§ **Prompt**
The part below that opens with the line containing "Кровать Алиса 1,6 (Салат металлик)" and closes with the line containing "mttf and mtbf relationship quiz" should be copied exactly, minus any pictures.

§ **Information supplied**
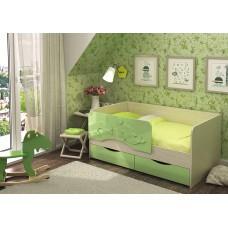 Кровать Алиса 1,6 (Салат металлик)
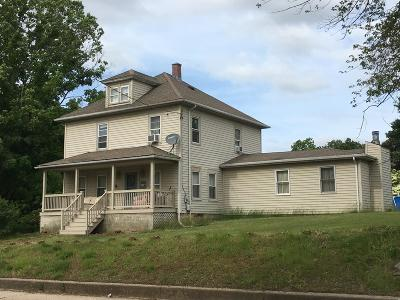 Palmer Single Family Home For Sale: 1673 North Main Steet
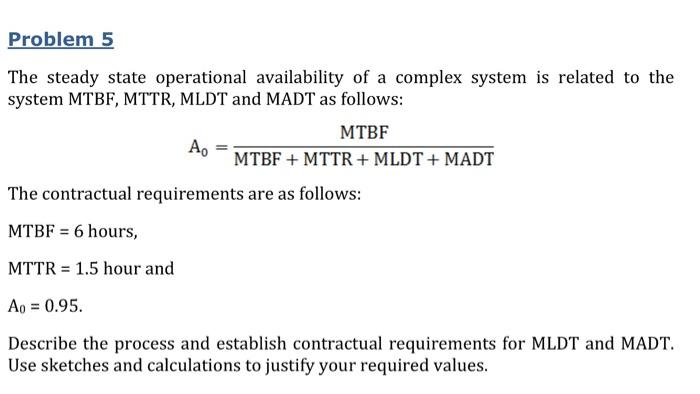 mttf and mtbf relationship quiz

==

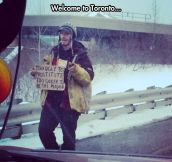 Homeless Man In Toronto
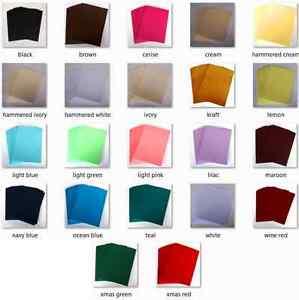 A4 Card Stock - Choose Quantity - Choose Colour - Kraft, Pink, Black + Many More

§ **Task response**
 Кровать Алиса 1,6 (Салат металлик)
 Palmer Single Family Home For Sale: 1673 North Main Steet
 mttf and mtbf relationship quiz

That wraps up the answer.